Yuna spontan menahan tubuh Jaebum yang hampir roboh, lalu mendongakkan kepala untuk menatap wajah Jaebum. "Yak! Kau terluka lagi? Di bahu? Ini parah! Apa yang terjadi? Pelan-pelan, jangan bergerak tergesa!"

"Kau baik-baik saja?" tanya Jaebum peduli, mengabaikan rentetan kalimat yang dikatakan Yuna sebelumya. Dapat ia lihat kalau wajah Yuna memar lagi sekarang, padahal sebelumnya dia juga punya memar yang belum mereda sepenuhnya. Jaebum tentu tidak tega, dan entah kenapa terbesit rasa benci melihat memar separah itu di wajah Yuna. Apa salah Yuna sampai harus mendapat itu semua? Ditambah ia baru saja dipukul oleh seorang werewolf walaupun hanya pengawal Morris, tapi itu tetap saja menyakitkan.

"Santai saja. Aku tidak apa-apa," balas Yuna, bertolak belakang dengan hati yang justru menjawab lain. Sejujurnya, rasanya sakit sekali, sampai mau berdiri pun sangat sulit. Luka di pipi yang diberikan oleh sang ayah belum juga mereda, dan dia kembali mendapat pukulan dari penjaga tadi, lalu tubuhnya dihentakkan ke tanah, membuat lecet cambukan di punggungnya kembali berdenyut kencang. Tapi, Yuna tidak ingin merepotkan Jaebum. Bahkan kondisi Jaebum lebih parah darinya, sehingga ia tak boleh lemah.

"Ayo keluar dari sini," kata Jaebum seraya berdiri. Kemudian, dia mengulurkan tangan ke arah Yuna, bermaksud membantu gadis itu untuk berdiri.

"Aku bisa berdiri sendiri. Kau tidak perlu menarikku, nanti bahumu sakit." Yuna mengabaikan uluran tangan Jaebum. Dia berhasil bangkit dengan tenaganya sendiri meski sempat gagal dan jatuh berkali-kali. Padahal Jaebum sudah menawarkan bantuan, tapi terus diabaikan.

"Bahumu pasti sakit sekali. Telepon ambulans saja," risau Yuna. Meringis ngilu melihat kondisi bahu lelaki di depannya.

"Aku masih bisa menahannya. Lebih baik khawatirkan dirimu sendiri dulu. Ayo pergi. Kau bisa berlari?"

"Memang tadi aku juga lengah karena dipukul oleh penjaga penjara ini. Tapi sekarang, sakitnya sudah mereda. Aku yakin aku bisa."

Jaebum mengangguk mantap mendengar keyakinan Yuna.

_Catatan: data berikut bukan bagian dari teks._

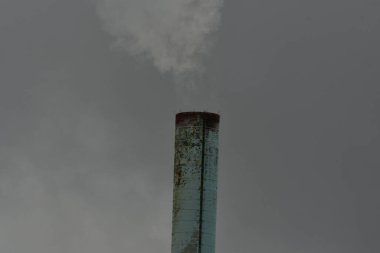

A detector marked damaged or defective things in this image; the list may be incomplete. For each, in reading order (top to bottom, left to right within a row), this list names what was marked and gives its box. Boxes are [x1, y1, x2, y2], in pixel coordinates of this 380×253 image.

rusty industrial chimney [170, 112, 218, 253]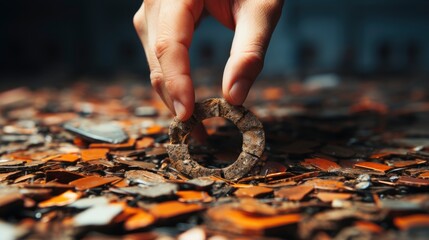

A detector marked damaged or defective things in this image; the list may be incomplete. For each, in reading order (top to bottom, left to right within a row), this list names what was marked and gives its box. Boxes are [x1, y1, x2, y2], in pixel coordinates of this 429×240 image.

broken pottery shard [63, 121, 127, 143]
broken pottery shard [166, 98, 262, 180]
rust texture on ring [166, 98, 264, 180]
rusty metal ring [166, 98, 264, 180]
corroded washer [167, 98, 264, 180]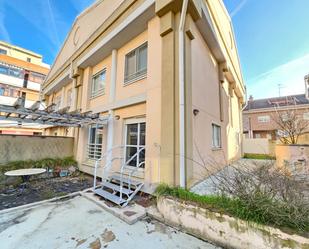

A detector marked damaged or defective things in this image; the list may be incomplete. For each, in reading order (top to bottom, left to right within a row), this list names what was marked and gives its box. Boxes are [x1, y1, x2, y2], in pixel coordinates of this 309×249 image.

cracked concrete slab [1, 196, 220, 248]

Mereka berjalan pelan, jaga-jaga barangkali ada pengawal Daejoong di sekitar sini yang bisa saja menusukkan pisau tanpa sambutan. Jaebum juga heran kenapa hanya ada satu Morris yang menjaga penjara tadi. Siapa tahu itu taktik, kan?

Samar-samar, masih terdengar bunyi gedebum dan geraman di luar sana. Artinya, pergulatan antara Daejoong dengan kelima saudaranya belum juga berakhir. Semoga Alpha Team baik-baik saja.

Yuna mengikuti di belakang Jaebum dengan waspada juga. Yuna tidak tahu di mana dirinya sekarang dan tempat apa ini. Jadi, dia cukup menurut pada Jaebum dan mempersilakan Jaebum memimpin.

Lima belas menit, akhirnya mereka berhasil keluar dari tempat itu. Ini sudah malam sehingga Yuna tak dapat melihat dengan jelas. Semuanya tampak gelap dan hanya ada sedikit cahaya, membuat Yuna menyimpulkan kalau pemandangan yang terlihat di depannya ini merupakan sebuah padang rumput yang tak terurus. Menyeramkan.

"Ceritakan padaku, bagaimana kau bisa ada di sini dalam keadaan pingsan tadi?" tanya Jaebum di tengah larian mereka. Dia mengeratkan cengkeramannya pada tangan Yuna agar langkah gadis itu dapat seimbang dengannya. Mereka harus cepat.

"Ini di Ilsan, kan?" Yuna bertanya lebih dulu, dan diangguki oleh Jaebum.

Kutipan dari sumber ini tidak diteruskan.